How Tencent SNG Uses Business Profiling to Optimize Capacity, Activity, and Multi‑Region Deployment

Business Portrait Types

Business portraits consist of several models that address common operational challenges such as performance variations across device types, capacity planning for seasonal traffic spikes, identifying core versus peripheral modules, and multi‑region deployment.

Capacity Model : Automated load testing across different configurations and versions yields TPS thresholds, enabling fine‑grained capacity management based on actual transaction rates rather than raw CPU or memory metrics.

Activity Model : Analyzes historical activity impact on downstream modules, records growth in traffic, CPU, and TPS, and predicts future resource needs for upcoming events.

Core‑Link View : Filters routing, packet capture, and call‑graph data to produce a concise core service dependency graph useful for alarm convergence, root‑cause analysis, and architectural optimization.

SET Planning : Provides visual core‑link maps and multi‑region data‑sync strategies (single‑write, multi‑read) to achieve high‑availability, low‑latency deployments across geographically distributed data centers.

New service launches often undergo performance testing, but how does performance change on different device models or after a version upgrade?

Capacity Portrait : By running automated TPS benchmarks on various device models and versions, thresholds are established. Scaling decisions are triggered only when the aggregated TPS of a module exceeds its threshold, avoiding premature scaling based on misleading CPU usage.

For example, traditional practice expands resources when CPU usage reaches 70 %, yet many services experience timeouts at only 30 % CPU. TPS‑based scaling prevents such false alarms.

During a holiday promotion, user activity was expected to double but only increased by 0.5 ×, leading to wasted pre‑scaled resources. How can we analyze the differing impact on service modules?

Activity Portrait : Each activity’s user growth and its effect on downstream module traffic, CPU, and TPS are recorded. This data feeds a predictive model that estimates capacity changes for future events.

The model quantifies CPU usage as absolute core counts:

CPU_total_core = n∑ A1_core * A1_CPU_average + … + An_core * An_CPU_average

Combining TPS, traffic, and absolute CPU core growth yields a forecast of capacity expansion needed for the next activity. Discrepancies greater than 20 % trigger a secondary analysis to refine the model.

How can we identify core modules among hundreds of service components?

Core‑Link View : Instead of reporting every trace node, we construct a three‑layer call chain (access → logic → storage) using routing, packet capture, and caller‑callee relationships. Filtering by call frequency and packet volume produces a concise core dependency graph.
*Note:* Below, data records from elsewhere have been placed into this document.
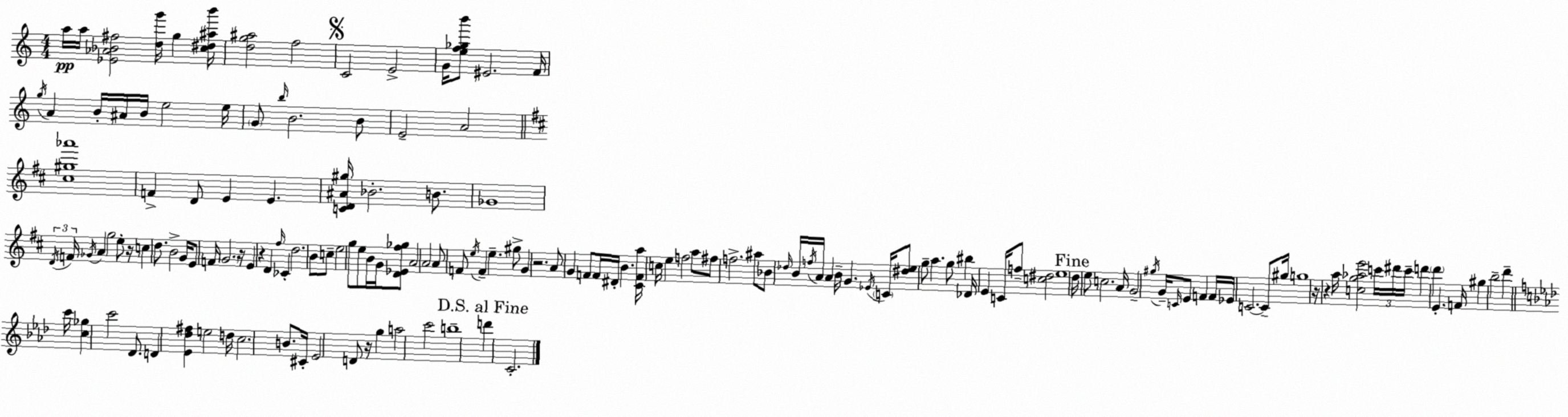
X:1
T:Untitled
M:4/4
L:1/4
K:C
a/4 a/4 [_E_A_B^f]2 [dg']/4 g [c^d^ab']/4 [dg^a]2 f2 C2 E2 G/4 [ef_gb']/2 ^E2 F/4 g/4 A B/4 ^A/4 B/4 e2 e/4 G/2 b/4 B2 B/2 E2 A2 [^c^g_a']4 F D/2 E E [CD^A^g]/4 _B2 B/2 _G4 D/4 F/4 _G/4 A g2 e/2 z/4 c d/2 B2 G/4 E/2 F/4 G2 z/4 E z D ^f/4 _C d2 B/2 c/2 e2 g/2 e/2 B/4 G/4 [D_E^f_g]/2 A2 A2 A/2 F/2 e/4 F e ^g/2 G z2 A/2 G F/2 F/4 ^D/4 B [^CFa]/4 c/4 e f2 a/2 ^f/2 f2 ^a/2 _B/2 _d/4 B/4 f/4 A/4 A B/4 G _E/4 C/4 [^de]/2 g/2 a g/2 ^b _D/4 E C/4 f/2 [c^d]2 e4 d/4 e/2 c2 A/4 G2 ^g/4 G/4 C/4 E/2 F F/4 _E/4 C2 C/2 ^g/4 g4 z/4 z a/4 [cg_ae']2 c'/4 ^d'/4 c'/4 d' d' E F/4 ^g b2 d' c'/4 [c_g] c'2 _D/2 D [_E_d^f] e2 d/4 c2 B/2 ^C/4 _E2 D/2 z/4 g a2 c'2 b4 d' C2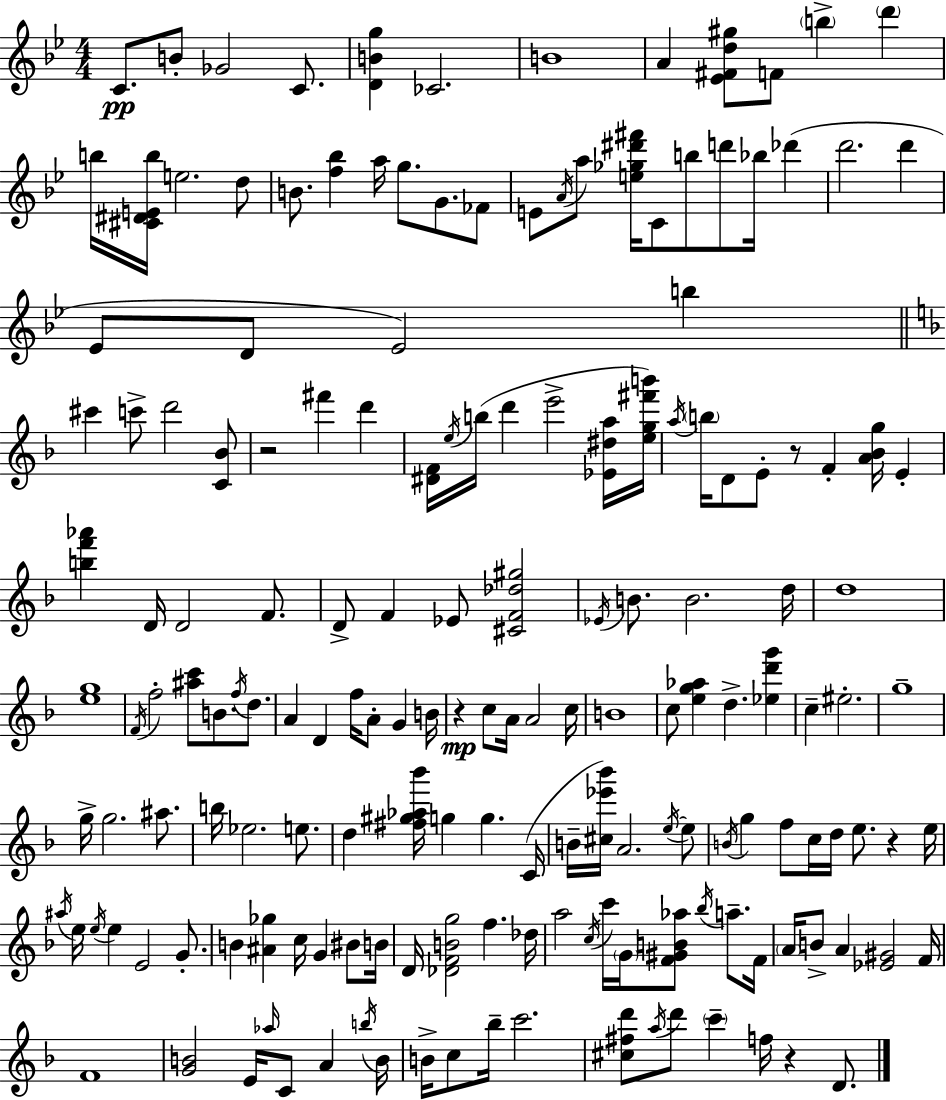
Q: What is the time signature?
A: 4/4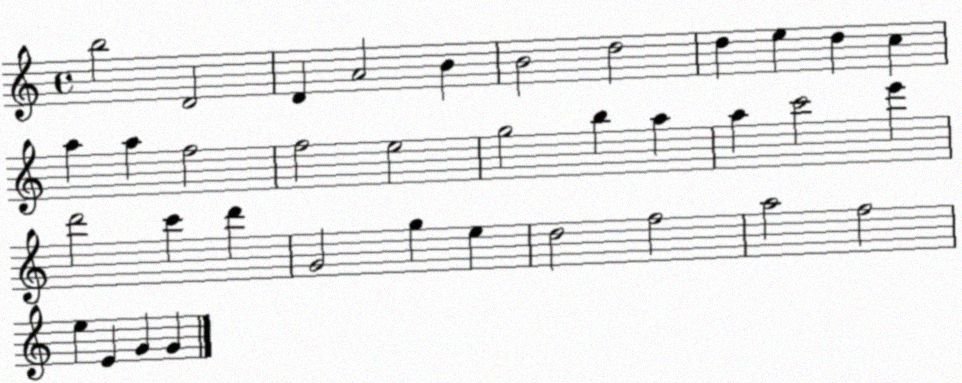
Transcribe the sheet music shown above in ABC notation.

X:1
T:Untitled
M:4/4
L:1/4
K:C
b2 D2 D A2 B B2 d2 d e d c a a f2 f2 e2 g2 b a a c'2 e' d'2 c' d' G2 g e d2 f2 a2 f2 e E G G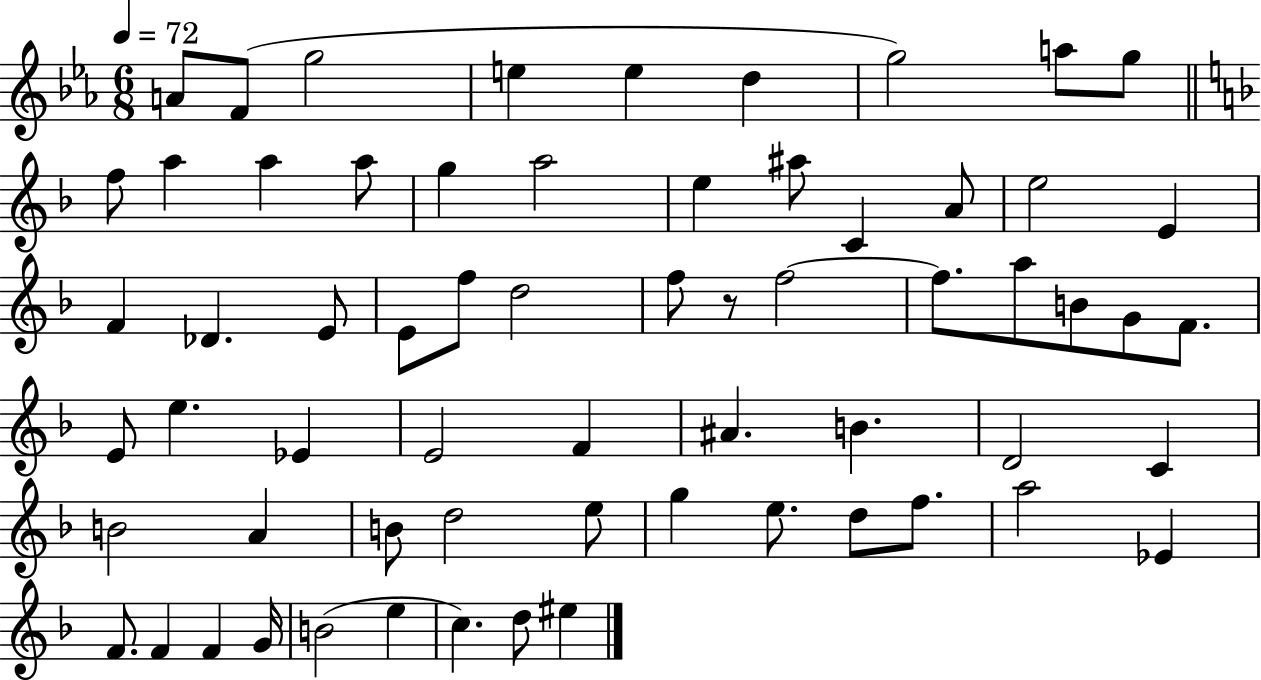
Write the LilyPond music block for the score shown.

{
  \clef treble
  \numericTimeSignature
  \time 6/8
  \key ees \major
  \tempo 4 = 72
  a'8 f'8( g''2 | e''4 e''4 d''4 | g''2) a''8 g''8 | \bar "||" \break \key d \minor f''8 a''4 a''4 a''8 | g''4 a''2 | e''4 ais''8 c'4 a'8 | e''2 e'4 | \break f'4 des'4. e'8 | e'8 f''8 d''2 | f''8 r8 f''2~~ | f''8. a''8 b'8 g'8 f'8. | \break e'8 e''4. ees'4 | e'2 f'4 | ais'4. b'4. | d'2 c'4 | \break b'2 a'4 | b'8 d''2 e''8 | g''4 e''8. d''8 f''8. | a''2 ees'4 | \break f'8. f'4 f'4 g'16 | b'2( e''4 | c''4.) d''8 eis''4 | \bar "|."
}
After filtering, the core link view supports alarm correlation, root‑cause analysis, and real‑time activity dashboards.

SET Planning : For high‑availability, low‑latency services, the SET portrait defines visual core‑link maps and a multi‑region synchronization strategy where writes are centralized (e.g., Shenzhen) and reads are served locally. This design tolerates regional failures while maintaining consistent data.

Metrics such as user capacity, image upload volume, and module‑level capacity are monitored. In a case study, the service is split across Shenzhen, Shanghai, and Tianjin, each handling roughly one‑third of users; any single‑site failure shifts load to the remaining sites.

Regular SET scheduling drills identify bottleneck modules and allow proactive capacity adjustments.

Conclusion

Business portraits transform years of operational experience into reusable models that automate problem solving. The capacity model feeds a platform that auto‑scales hundreds of modules, maintaining roughly 45 % capacity utilization. The activity model predicts module growth during events with about 80 % accuracy, enabling pre‑emptive scaling. Core‑link views streamline complex architecture analysis for alarm convergence and cloud migration. SET planning ensures multi‑region high availability, proven by surviving large‑scale incidents such as a Tianjin data‑center explosion and a Shenzhen fiber cut.

Continual refinement of these portraits is essential as services grow in scale and diversity, encouraging teams to systematically capture operational insights.